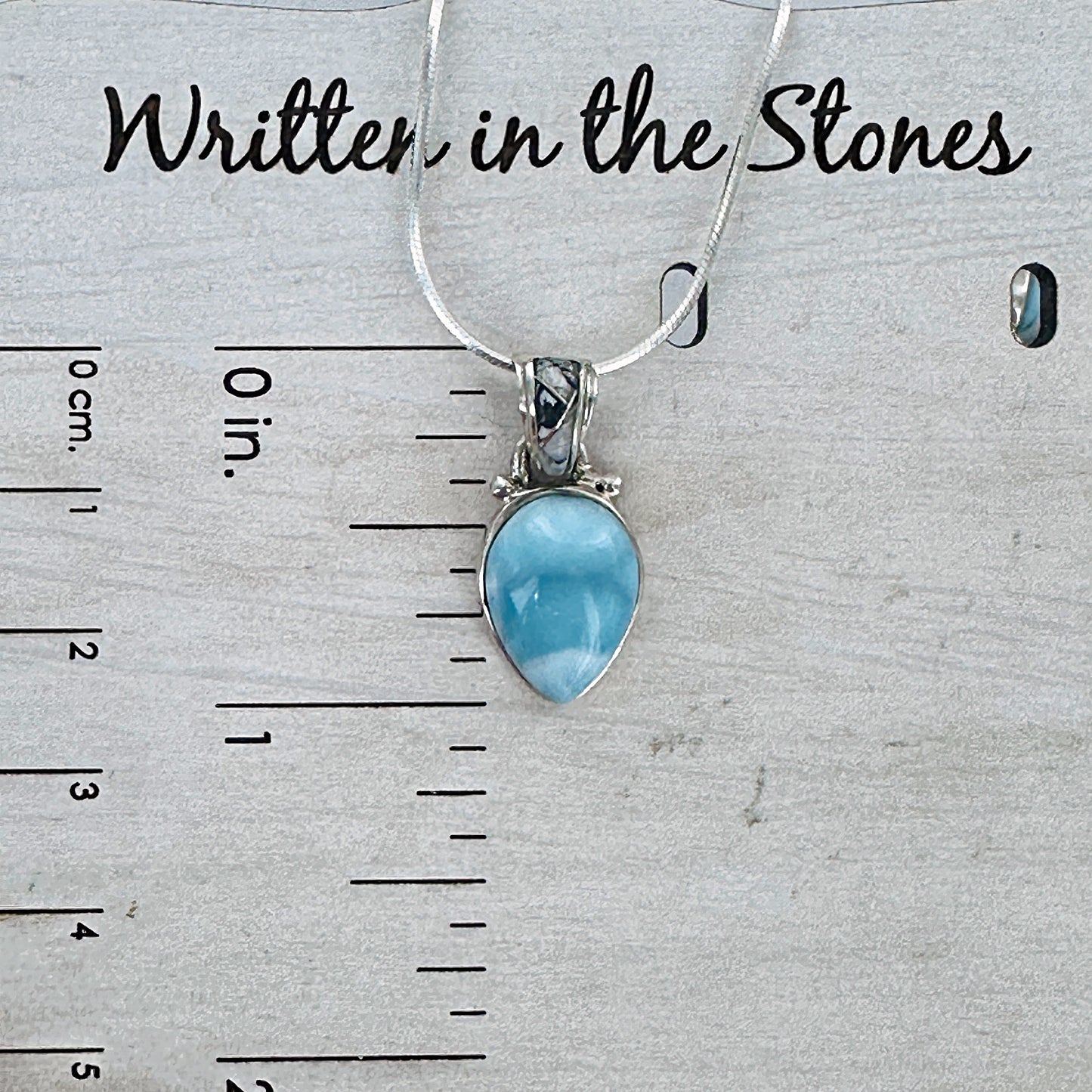 Drop in the Ocean (Larimar) pendant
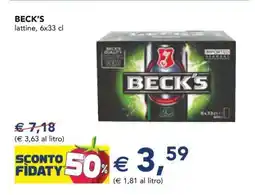 Esselunga BECK'S offerta
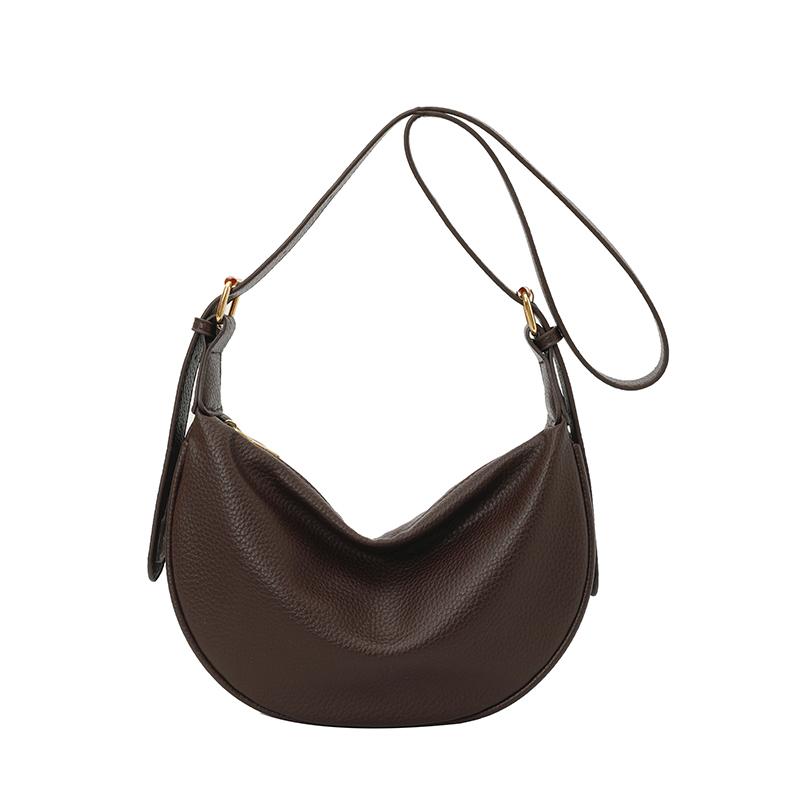Women's new trendy crossbody bag shoulder bag solid color crescent bag fashiable versatile commuting bag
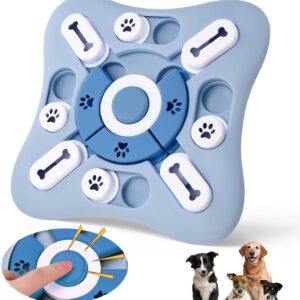 Dog Puzzle Toy, Interactive Dog Toys Slow Feeder Dog Enrichment Toy Squeaky Dog Stimulation Toys for Improving Dog's IQ and Helping Pets De-stress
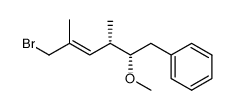 (2S,3S,4E)-6-bromo-2-methoxy-3,5-dimethyl-1-phenyl-4-hexene结构式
##############################
All lines from the one with "Esselunga BECK'S offerta" through the end of the records above must be reproduced exactly, both ends included, and the pictures must be left out.

--- REPLY ---
 Esselunga BECK'S offerta
Women's new trendy crossbody bag shoulder bag solid color crescent bag fashiable versatile commuting bag
 Dog Puzzle Toy, Interactive Dog Toys Slow Feeder Dog Enrichment Toy Squeaky Dog Stimulation Toys for Improving Dog's IQ and Helping Pets De-stress
 (2S,3S,4E)-6-bromo-2-methoxy-3,5-dimethyl-1-phenyl-4-hexene结构式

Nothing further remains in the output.